— STUDY TEXT —
Card 1 goes to the position 2 * 1 mod 7 = 2 mod 7 = 2 , that is ok 🙂

Card 2 goes to the position 2 * 2 mod 7 = 4 mod 7 = 4 , that is ok 🙂

Card 3 goes to the position 2 * 3 mod 7 = 6 mod 7 = 6 , that is ok 🙂

Card 4 goes to the position 2 * 4 mod 7 = 8 mod 7 = 1 , that is ok 🙂

Card 5 goes to the position 2 * 5 mod 7 = 10 mod 7 = 3 , that is ok 🙂

Card 6 goes to the position 2 * 6 mod 7 = 12 mod 7 = 5 , that is ok 🙂

Card 7 goes to the position 2 * 7 mod 7 = 14 mod 7 = 0 , CONFLICT HERE!!!

What did I do wrong?

Good catch. The error–my error, not yours–stems from the modulo 2n-1 calculation for the bottom card of the deck. I have edited the original post.

It is not so easy to see the equivalence of these two equations:

\displaystyle\pi(i):=\begin{cases}{2i\pmod{2n}} \\ {{2i+1}\pmod{2n}} \end{cases}

\displaystyle\pi(i):=\begin{cases}{2i\pmod{2n-1}} \\ {51} \end{cases}

Is there an algebraic explanation?

— DATASET —
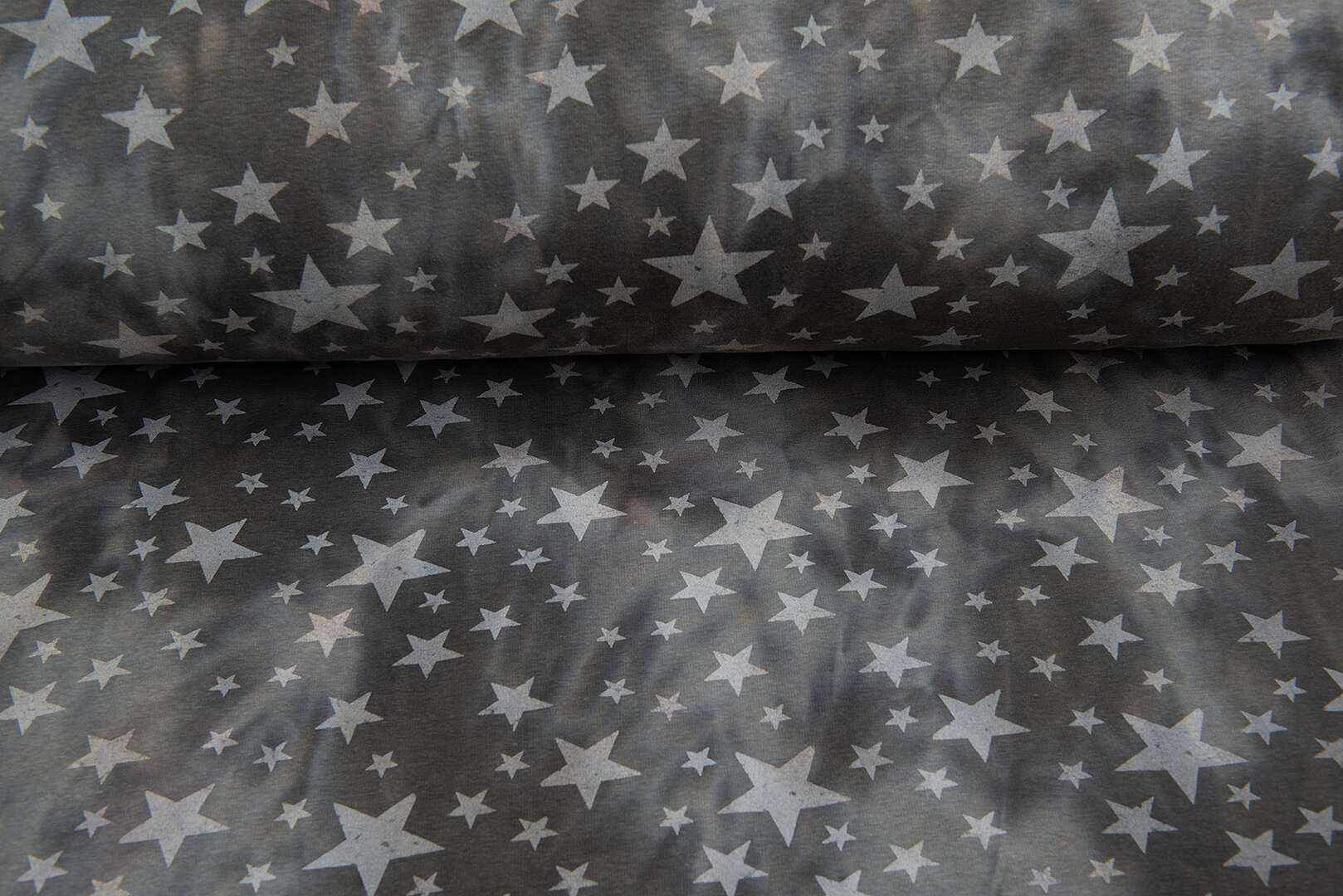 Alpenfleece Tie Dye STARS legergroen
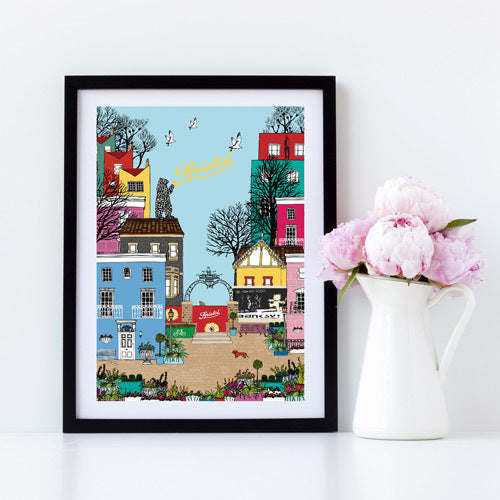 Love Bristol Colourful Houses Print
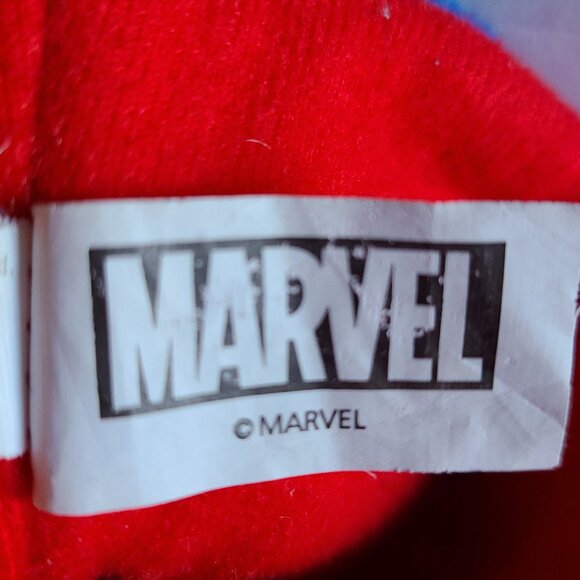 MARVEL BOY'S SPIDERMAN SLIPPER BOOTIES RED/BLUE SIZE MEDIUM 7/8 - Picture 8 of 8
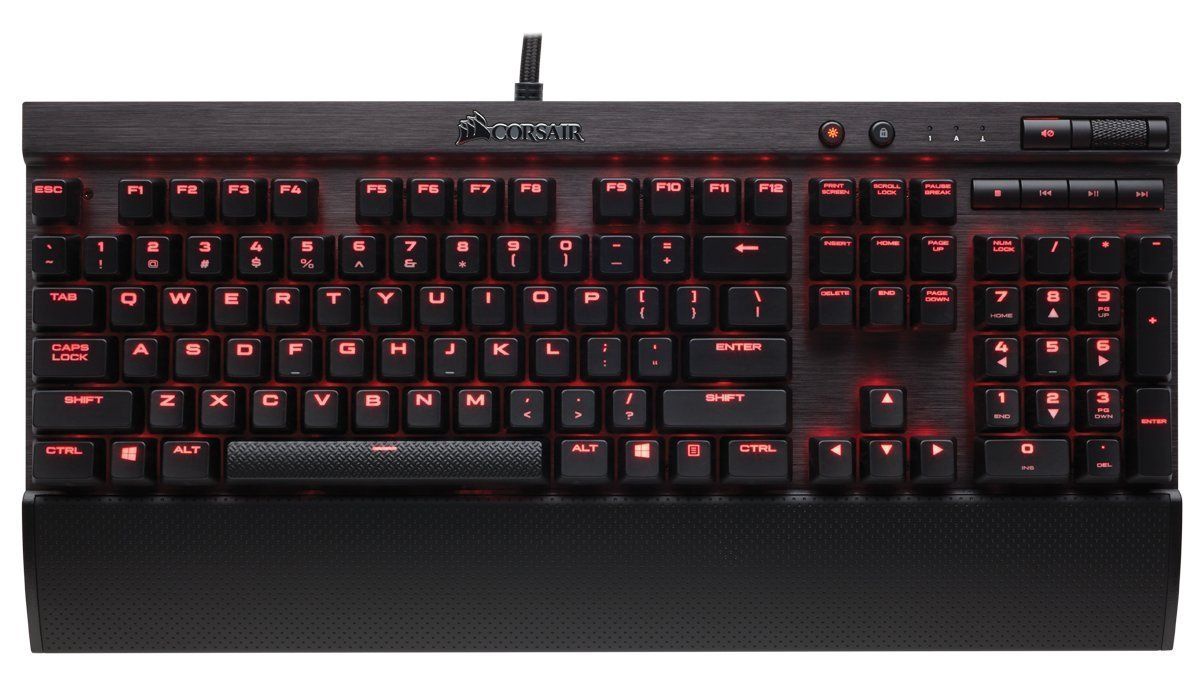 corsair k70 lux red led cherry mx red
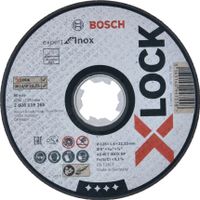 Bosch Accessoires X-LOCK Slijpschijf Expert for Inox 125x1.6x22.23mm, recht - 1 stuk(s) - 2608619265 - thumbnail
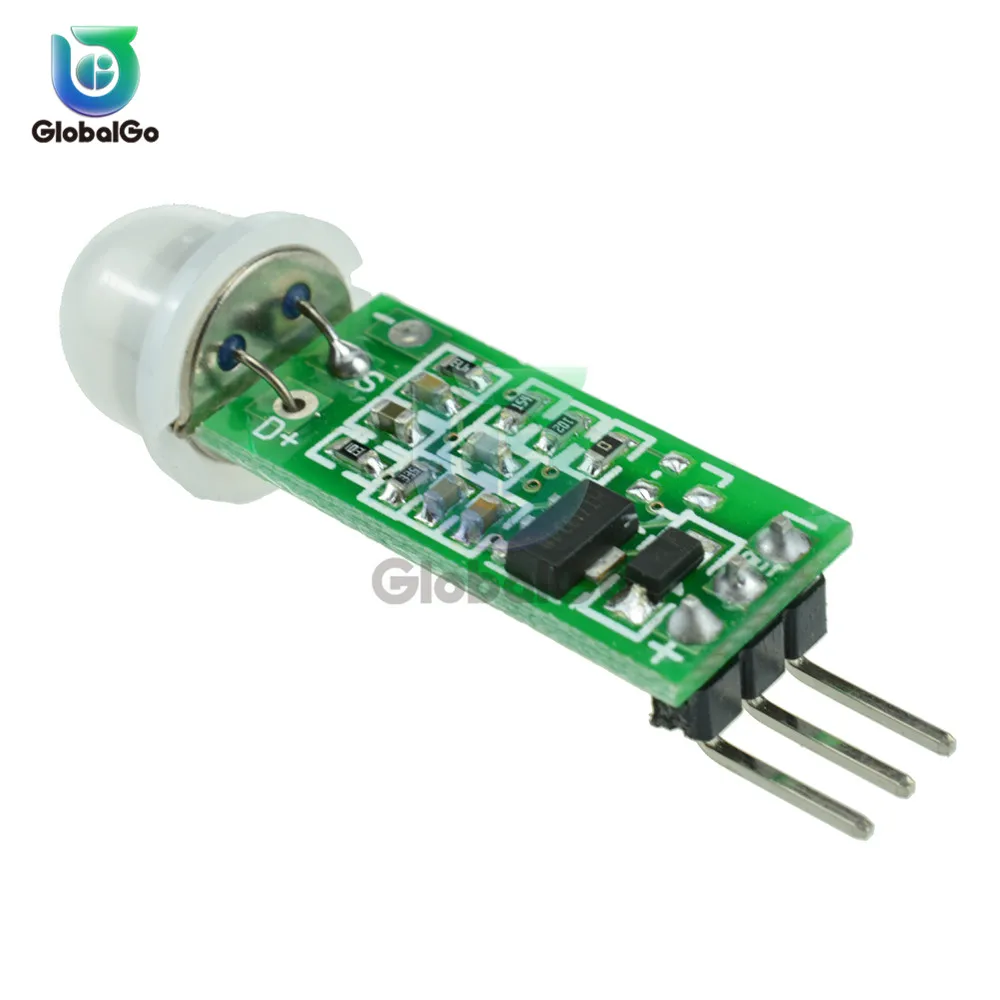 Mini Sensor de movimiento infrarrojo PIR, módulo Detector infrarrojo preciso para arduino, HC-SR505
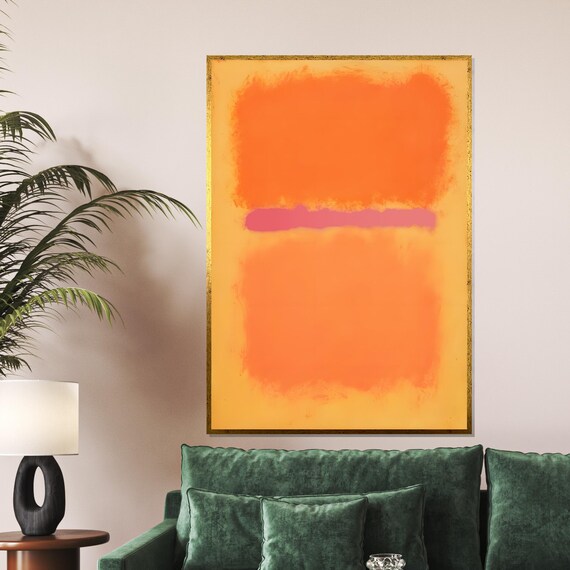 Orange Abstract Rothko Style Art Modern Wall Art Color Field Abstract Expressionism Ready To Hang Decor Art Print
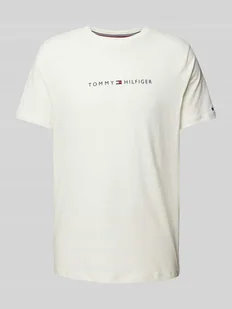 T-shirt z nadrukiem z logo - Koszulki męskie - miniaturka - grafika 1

— PROBLEM DESCRIPTION —
Write out the portion of the card shuffle text between "It is not so" and "an algebraic explanation?", inclusive, with no changes.

— RESULT BELOW —
It is not so easy to see the equivalence of these two equations:

\displaystyle\pi(i):=\begin{cases}{2i\pmod{2n}} \\ {{2i+1}\pmod{2n}} \end{cases}

\displaystyle\pi(i):=\begin{cases}{2i\pmod{2n-1}} \\ {51} \end{cases}

Is there an algebraic explanation?